*Problem to solve:* I need the lines from the one containing "Classical Wood Oak" through the last line of the entries retyped exactly, with no pictures among them.
|---|
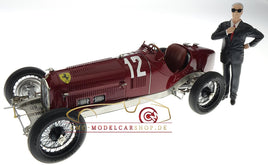 CMC 1:18 Scale Alfa Romeo P3 Winner GP Italy 1933 Fagioli #12 (Limited Edition 1000 pcs)
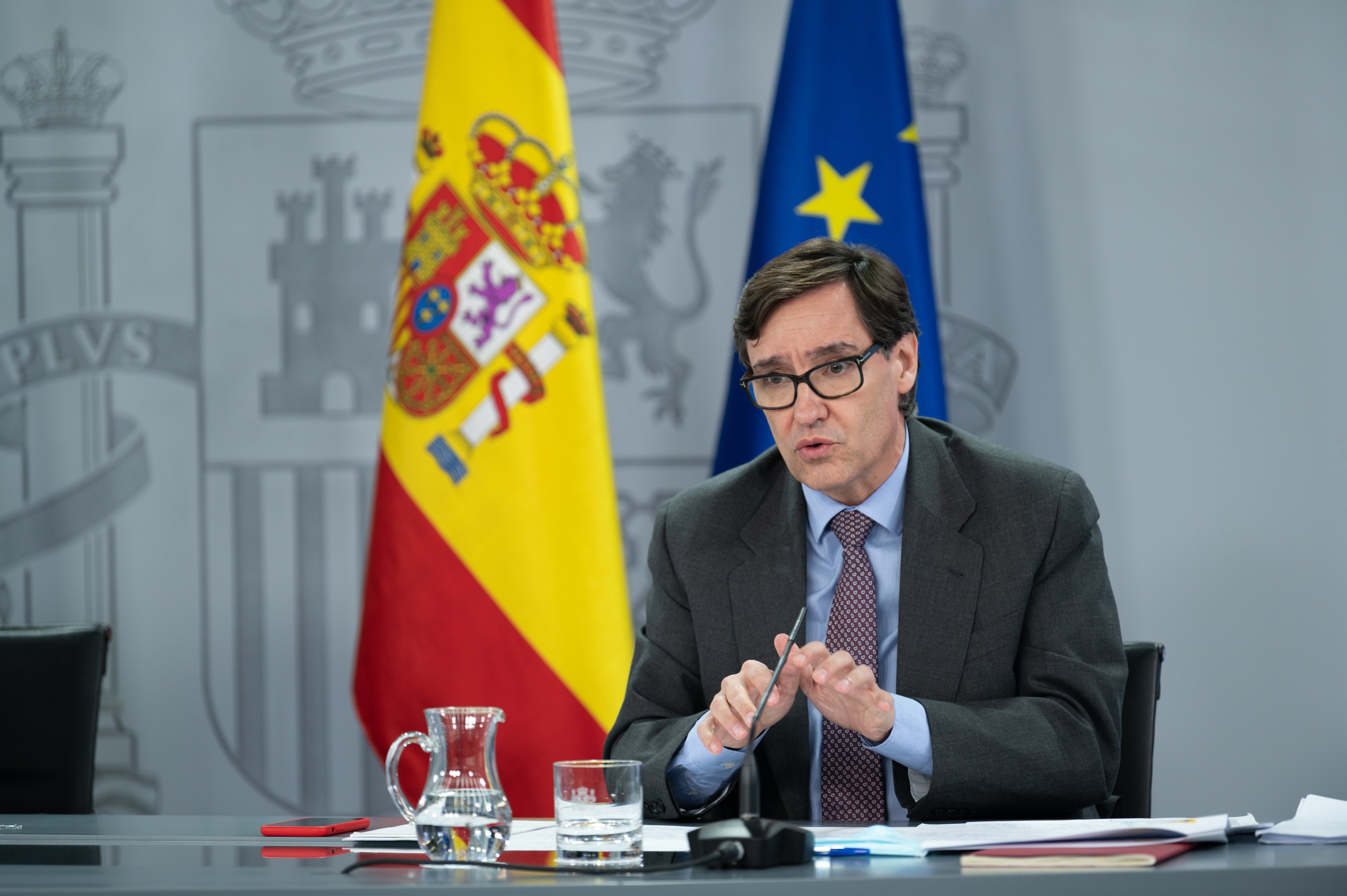 Illa sostiene que la ausencia de Torra no perjudicará el acceso al fondo europeo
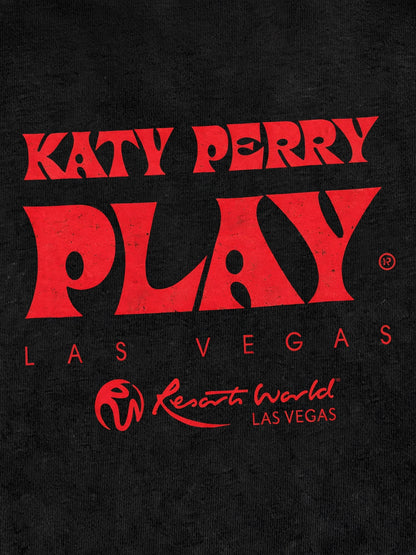 Katy Perry "PLAY" Las Vegas Residency Official Graphic Tshirt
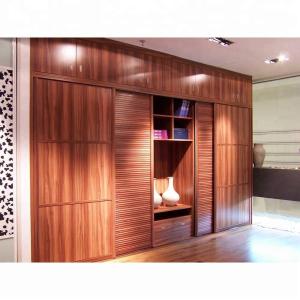 Classical Wood Oak Particle Board Wardrobe For Home Decor Furniture 18mm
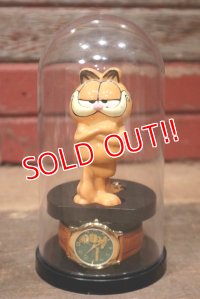 ct-220901-14 Garfield / Armitron Watch & Ceramic Figure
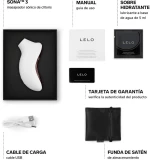 LELO - SONA 3 SONIC CLITORAL MASSAGER CREAM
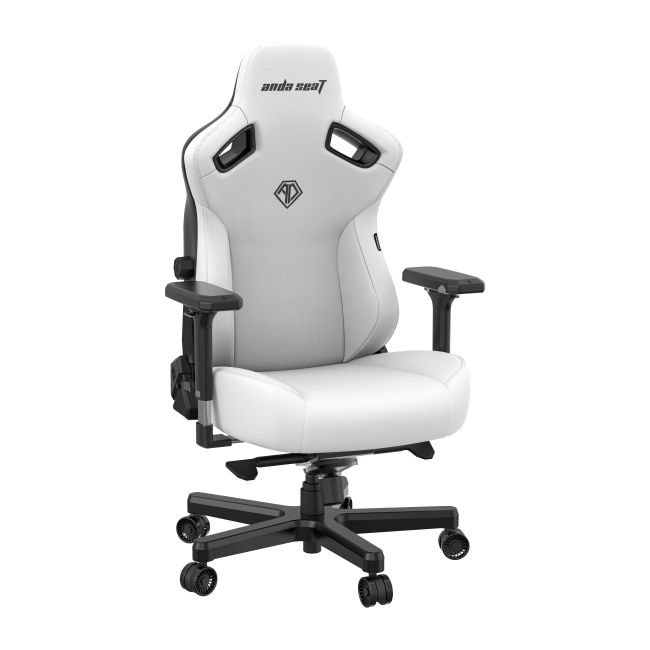 Мебель для геймеров - Кресло геймерское Anda seat Kaiser 3 White Size XL (AD12YDC-XL-01-W-PV/C)#6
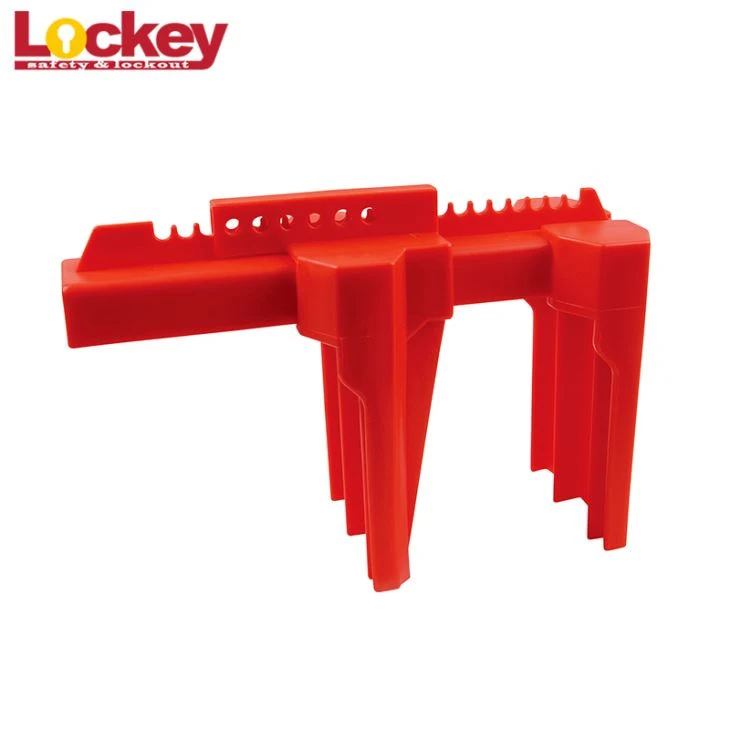 Verstelbare Loto Ball Valve Lockout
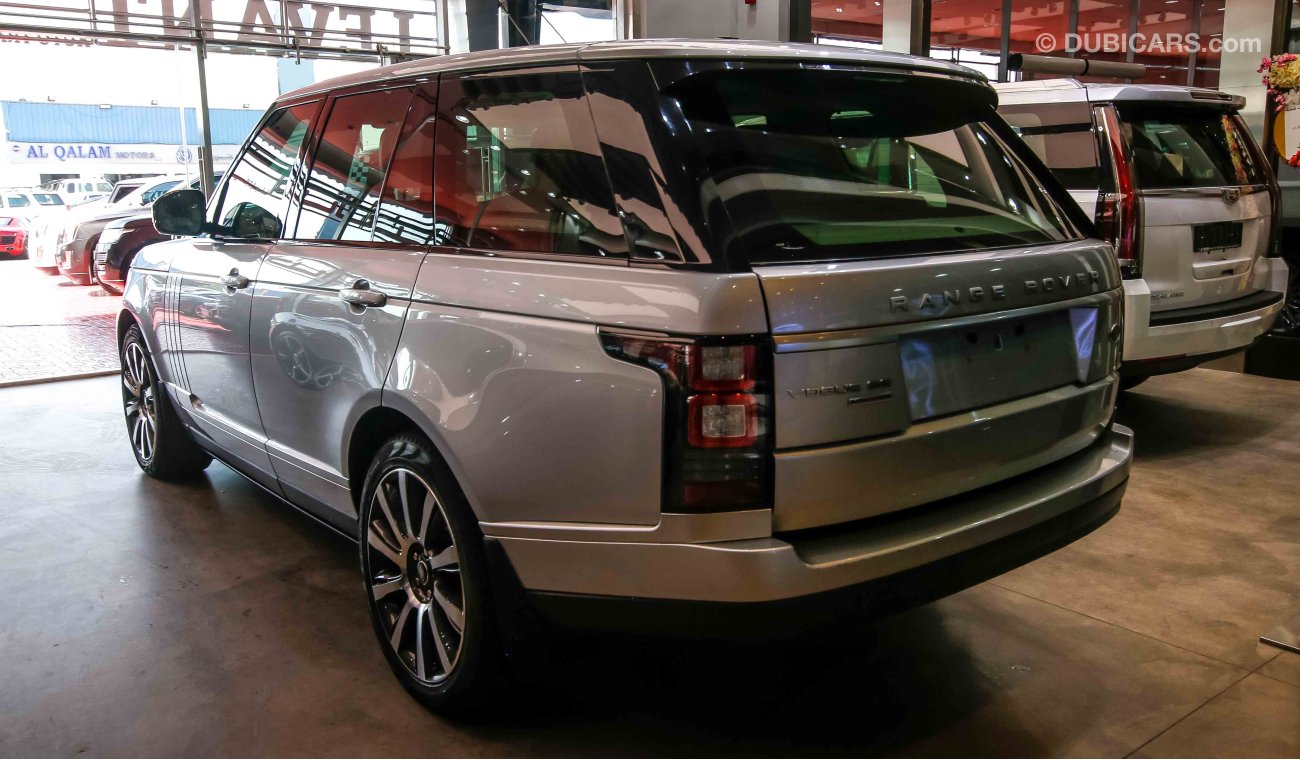 Land Rover Range Rover Vogue SE Supercharged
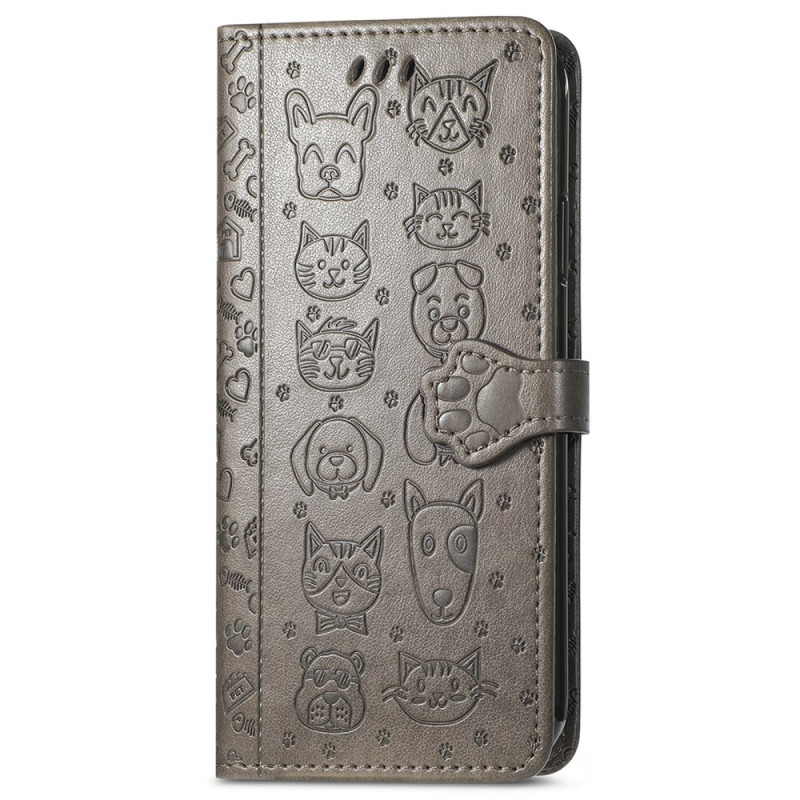 Capa Xiaomi Redmi 13 4G / 13 5G Gatos e cães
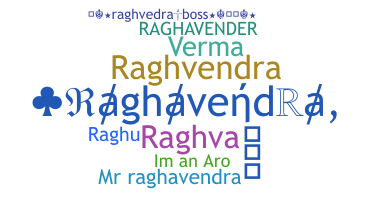 Nama panggilan - Raghavendra
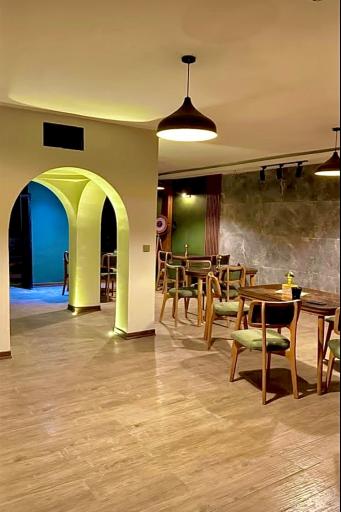 عکس کافه معماری سِکُنج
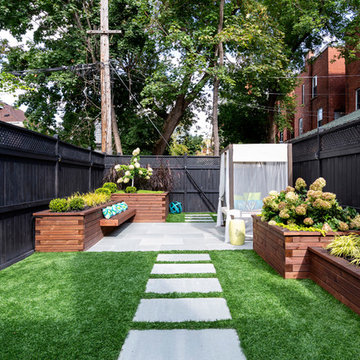 A New Backyard Oasis Helps a Military Lawyer Cope With Her PTSD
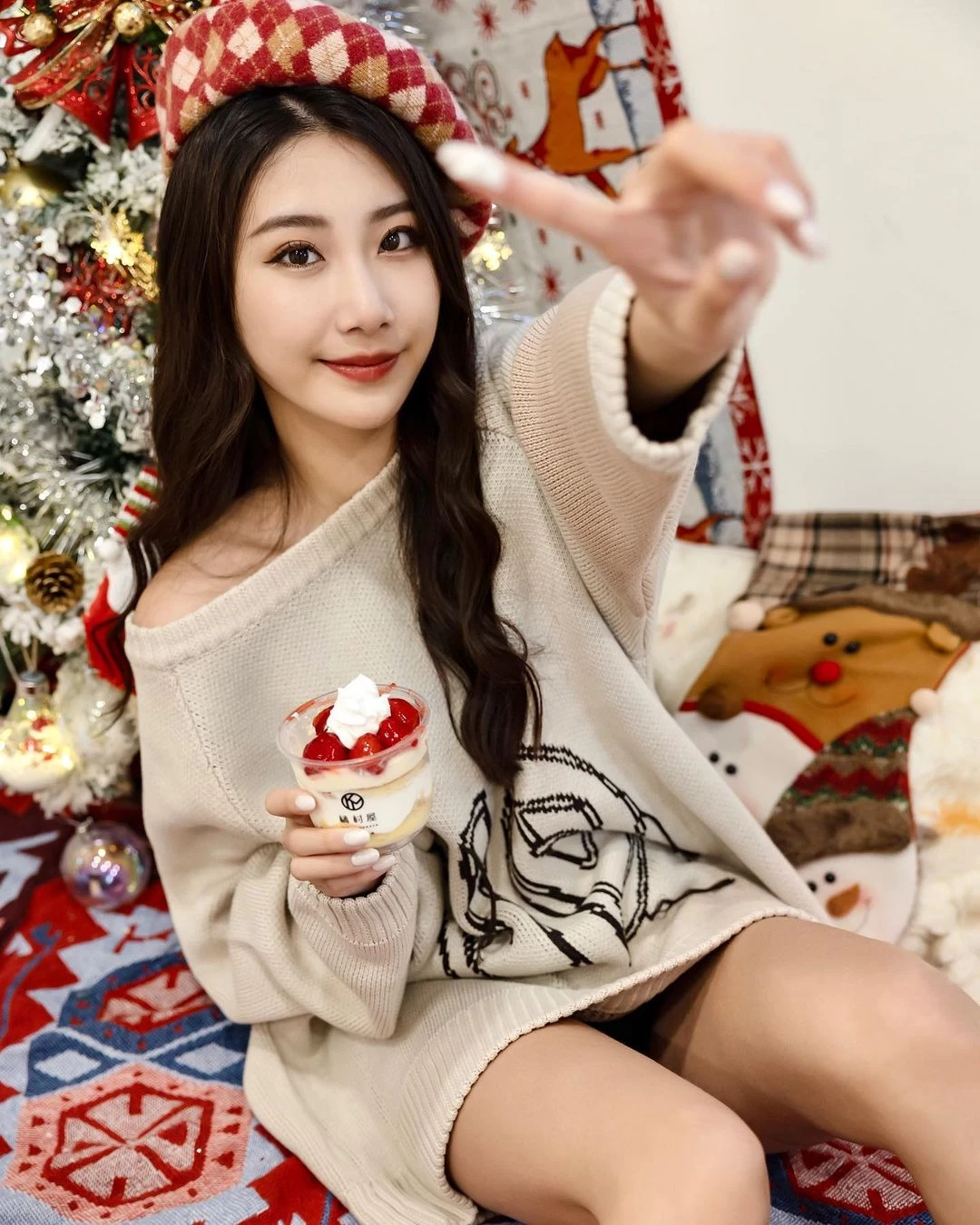 长腿性感妹“wendy璇璇”姣好外型让人恋爱了......颜值突破天际 [10P]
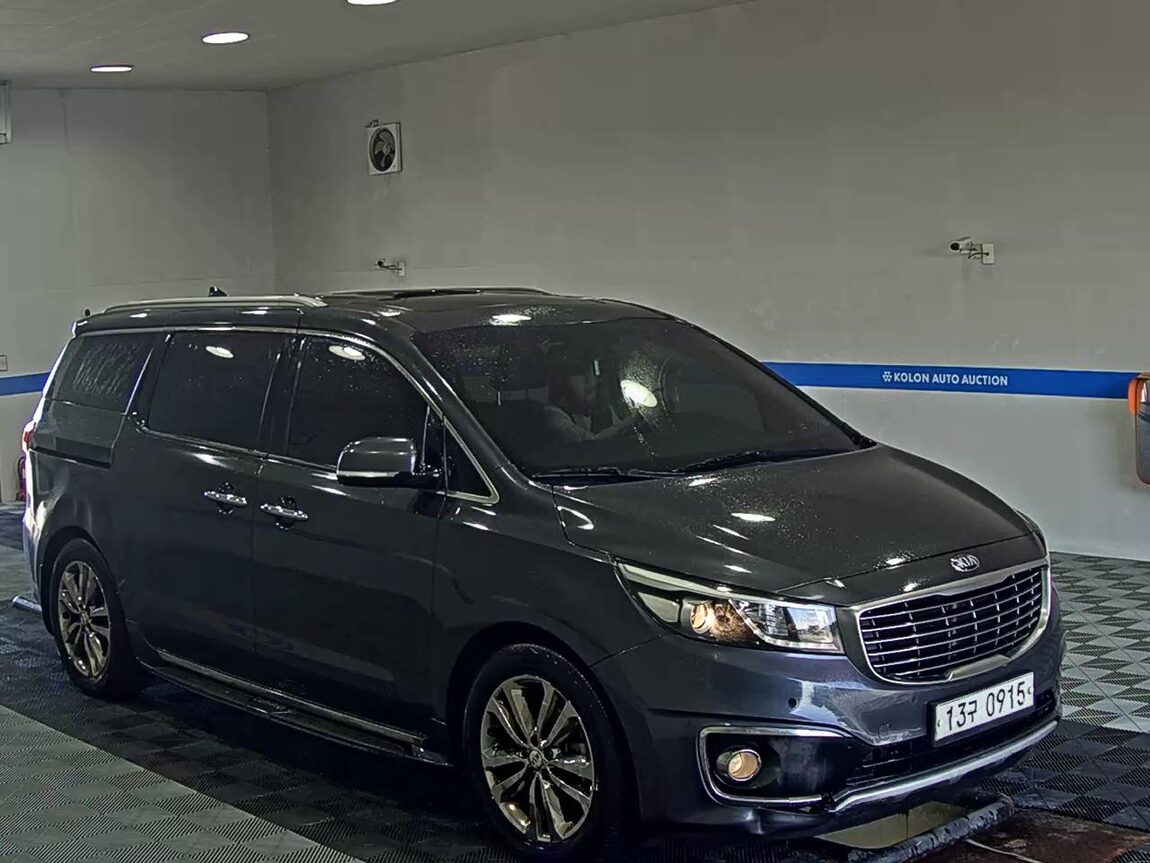KIA ALL NEW CARNIVAL 9-SEATER DIESEL PRESTIGE 2016 - zdjęcie 3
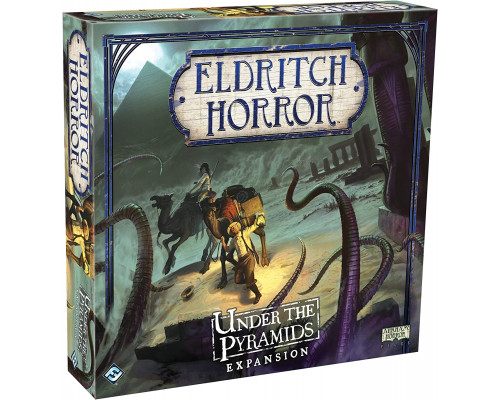 Eldritch Horror: Under the Pyramids (EN)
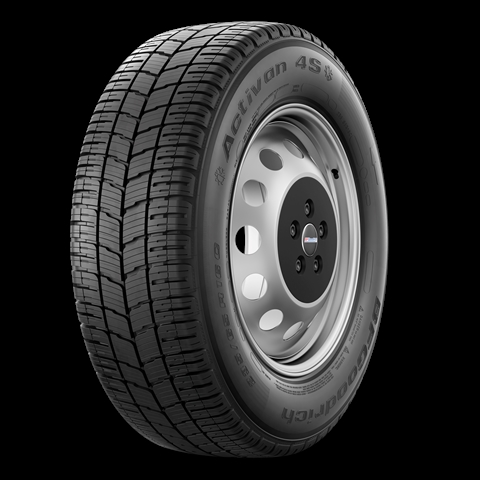 Anvelopa all season BFG ACTIVAN 4S 205/65R15C 102T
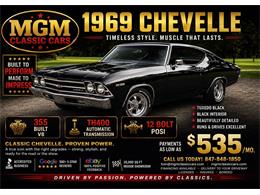 1969 Chevrolet Chevelle (CC-2088623) for sale in Addison, Illinois
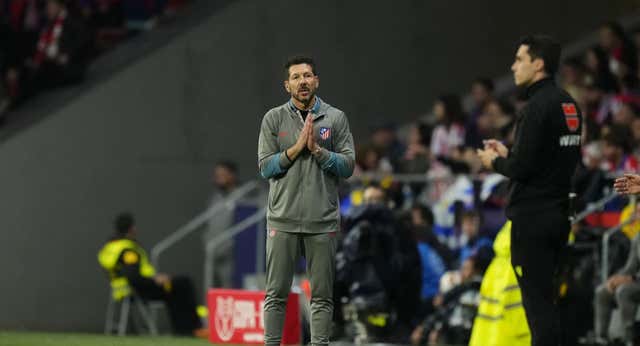 Las palabras de Josema Giménez y los actos de Simeone escenifican el apagón del Atlético de Madrid: «Es una pena haber entregado el primer tiempo»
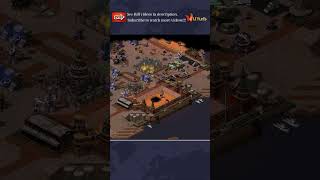 red alert 2  Attack with superweapons  Part 121 shorts redalert2 yurisrevenge games gameplay [upl. by Trevah]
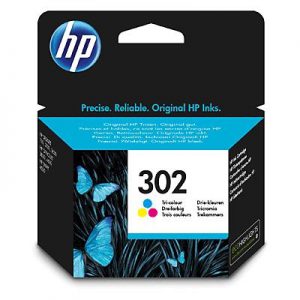 CARTUCCIA HP N 302 F6U65AE TRICROMIA 165PG X OFFICEJET/ENVY/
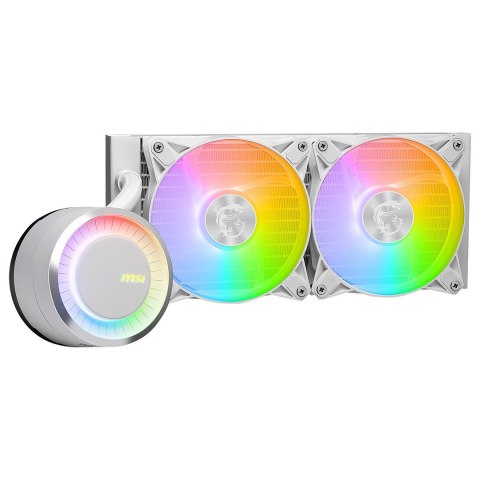Chłodzenie wodne MSI MAG CORELIQUID E240 WHITE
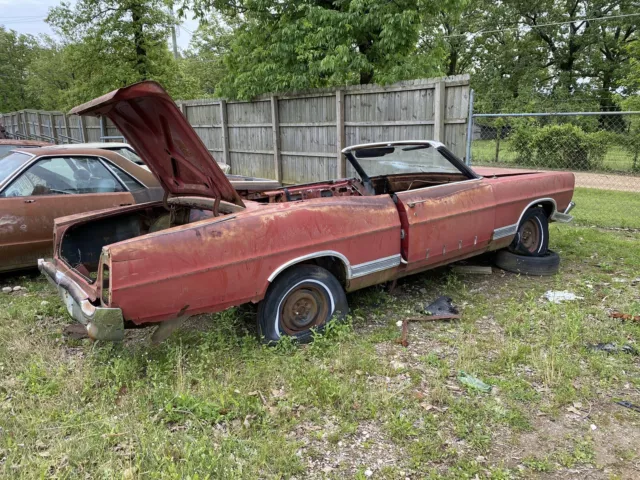 67 Galaxie convertible parts car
|---|
*Solution to this exercise:*
 Classical Wood Oak Particle Board Wardrobe For Home Decor Furniture 18mm
 ct-220901-14 Garfield / Armitron Watch & Ceramic Figure
 LELO - SONA 3 SONIC CLITORAL MASSAGER CREAM
 Мебель для геймеров - Кресло геймерское Anda seat Kaiser 3 White Size XL (AD12YDC-XL-01-W-PV/C)#6
 Verstelbare Loto Ball Valve Lockout
 Land Rover Range Rover Vogue SE Supercharged
 Capa Xiaomi Redmi 13 4G / 13 5G Gatos e cães
 Nama panggilan - Raghavendra
 عکس کافه معماری سِکُنج
 A New Backyard Oasis Helps a Military Lawyer Cope With Her PTSD
 长腿性感妹“wendy璇璇”姣好外型让人恋爱了......颜值突破天际 [10P]
KIA ALL NEW CARNIVAL 9-SEATER DIESEL PRESTIGE 2016 - zdjęcie 3
 Eldritch Horror: Under the Pyramids (EN)
 Anvelopa all season BFG ACTIVAN 4S 205/65R15C 102T
 1969 Chevrolet Chevelle (CC-2088623) for sale in Addison, Illinois
 Las palabras de Josema Giménez y los actos de Simeone escenifican el apagón del Atlético de Madrid: «Es una pena haber entregado el primer tiempo»
 red alert 2  Attack with superweapons  Part 121 shorts redalert2 yurisrevenge games gameplay [upl. by Trevah]
 CARTUCCIA HP N 302 F6U65AE TRICROMIA 165PG X OFFICEJET/ENVY/
Chłodzenie wodne MSI MAG CORELIQUID E240 WHITE
 67 Galaxie convertible parts car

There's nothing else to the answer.